The SLS rocket won't fly until 2022 at the earliest

(arstechnica.com)

However, a source said the best-case scenario for launching the Artemis 1 mission is spring of next year, with summer being the more realistic target for a test flight of the heavy lift rocket and Orion spacecraft. The space agency is already running about two months behind internal targets for testing and integrating the rocket at Kennedy Space Center, and the critical pre-flight tests remain ahead.

NASA's Kathryn Hambleton acknowledged that the space agency has seen schedule slips. "The agency continues to monitor the rise of COVID cases in the Kennedy area, which, combined with other factors such as weather and first time operations, is impacting our schedule of operations," she said. "Moving step by step, we are progressing toward launch while keeping our team as safe as possible."

"This rocket is coming in at the cost of what not only what we estimated in the NASA Authorization act, but less,” Nelson said at the time. “The cost of the rocket over a five- to six-year period in the NASA authorization bill was to be no more than $11.5 billion.” Later, he went further, saying, "If we can't do a rocket for $11.5 billion, we ought to close up shop."

More than a decade later, NASA has spent more than $20 billion to reach the launch pad. And Nelson is no longer a US Senator—he is the administrator of the space agency. The shop remains open.

Welp, more delays and I hope it still happens but it's not looking good if it continues.

Samsung kills the cameras on the Galaxy Z Fold 3 if you unlock the bootloader

(www.xda-developers.com)

Knox is the security suite on Samsung devices, and any modifications to the device will trip it, void your warranty, and disable Samsung Pay permanently. Now, losing all the Knox-related security features is one thing, but having to deal with a broken camera is a trade-off that many will be unwilling to make. But that’s exactly what you’ll have to deal with if you wish to unlock the bootloader on the Galaxy Z Fold 3.

According to XDA Senior Members 白い熊 and ianmacd, the final confirmation screen during the bootloader unlock process on the Galaxy Z Fold 3 mentions that the operation will cause the camera to be disabled. Upon booting up with an unlocked bootloader, the stock camera app indeed fails to operate, and all camera-related functions cease to function, meaning that you can’t use facial recognition either. Anything that uses any of the cameras will time out after a while and give errors or just remain dark, including third-party camera apps.

This is the very first time I have heard that a manufacturer just outright kills the camera when the bootloader is unlocked. I know Sony degrades the camera quality if it's unlocked but not like this. I can expect future Samsung phones like the S and A series do the same.

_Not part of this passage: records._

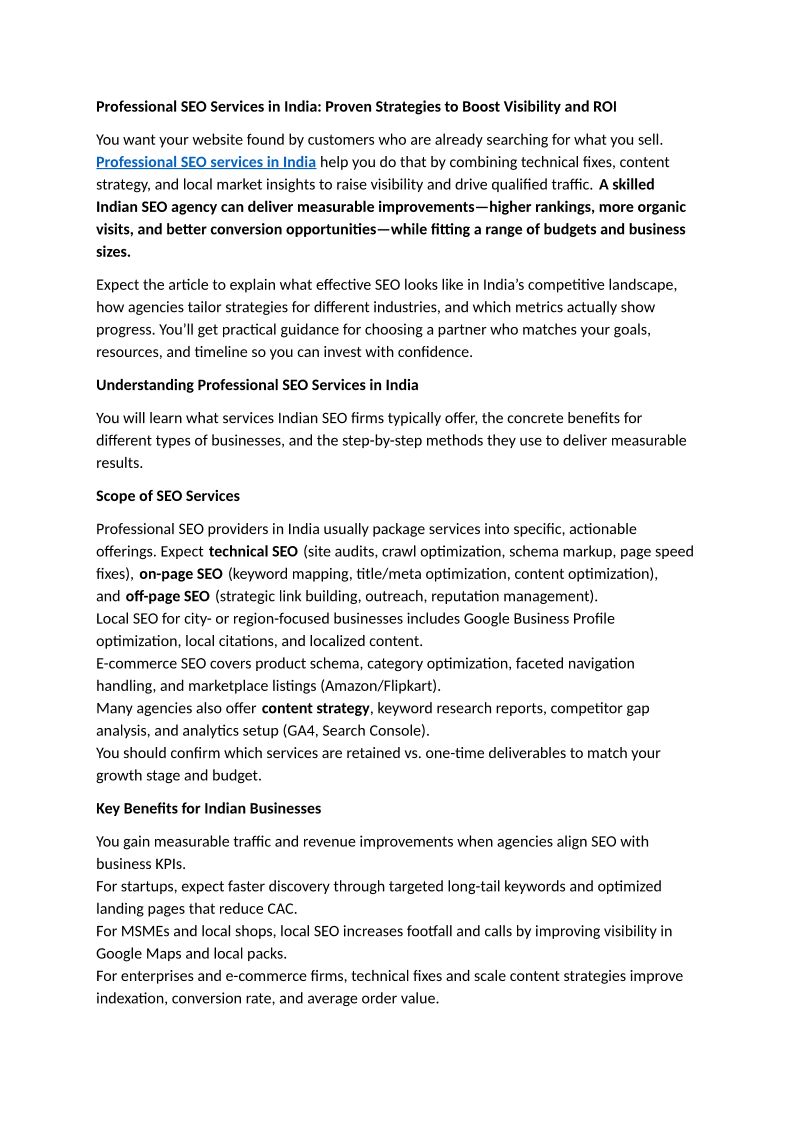 Professional SEO Services in India: Proven Strategies to Boost Visibility and ROI

You want your website found by customers who are already searching for what you sell. Professional SEO services in India help you do that by combining technical fixes, content strategy, and local market insights to raise visibility and drive qualified traffic. A skilled Indian SEO agency can deliver measurable improvements—higher rankings, more organic visits, and better conversion opportunities—while fitting a range of budgets and business sizes.

Expect the article to explain what effective SEO looks like in India's competitive landscape, how agencies tailor strategies for different industries, and which metrics actually show progress. You'll get practical guidance for choosing a partner who matches your goals, resources, and timeline so you can invest with confidence.

Understanding Professional SEO Services in India

You will learn what services Indian SEO firms typically offer, the concrete benefits for different types of businesses, and the step-by-step methods they use to deliver measurable results.

Scope of SEO Services

Professional SEO providers in India usually package services into specific, actionable offerings. Expect technical SEO (site audits, crawl optimization, schema markup, page speed fixes), on-page SEO (keyword mapping, title/meta optimization, content optimization), and off-page SEO (strategic link building, outreach, reputation management).
Local SEO for city- or region-focused businesses includes Google Business Profile optimization, local citations, and localized content.
E-commerce SEO covers product schema, category optimization, faceted navigation handling, and marketplace listings (Amazon/Flipkart).
Many agencies also offer content strategy, keyword research reports, competitor gap analysis, and analytics setup (GA4, Search Console).
You should confirm which services are retained vs. one-time deliverables to match your growth stage and budget.

Key Benefits for Indian Businesses

You gain measurable traffic and revenue improvements when agencies align SEO with business KPIs.
For startups, expect faster discovery through targeted long-tail keywords and optimized landing pages that reduce CAC.
For MSMEs and local shops, local SEO increases footfall and calls by improving visibility in Google Maps and local packs.
For enterprises and e-commerce firms, technical fixes and scale content strategies improve indexation, conversion rate, and average order value.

OnlyFans will ban adult content in October

(www.vice.com)

Nude photos and videos will still be allowed, "provided they’re consistent with OnlyFans’ policy," the company told Bloomberg.

“In order to ensure the long-term sustainability of our platform, and the [sic] continue to host an inclusive community of creators and fans, we must evolve our content guidelines,” OnlyFans told Bloomberg. The decision was made because of pressure from banking partners and payment processors.

This news follows a report from Axios that claims leaked documents reveal OnlyFans' struggle to draw investors, despite being on track to make $12.5 billion in gross value next year.

OnlyFans is far from the only platform where adult content creators can sell videos and images. Pornhub, ManyVids, and FanCentro are just some of the other internet platforms that offer similar services. However, OnlyFans's brand recognition has exploded in popularity over the pandemic, on the back of these adult content creators, who will have to rebuild these audiences on other platforms.

Welp, OnlyFans just did something even worse than when Tumblr did it. And this is going to get people killed. Amongst the ones to blame for the continued assault of online adult content are payment processors (Visa and Mastercard), banks, lawmakers (SESTA-FOSTA), Media figures (Nicholas Carlson of the NYT), and VCs. These groups determine if anyone and businesses can survive and the amount of power is just ugh. This will hurt marginalized people indeed.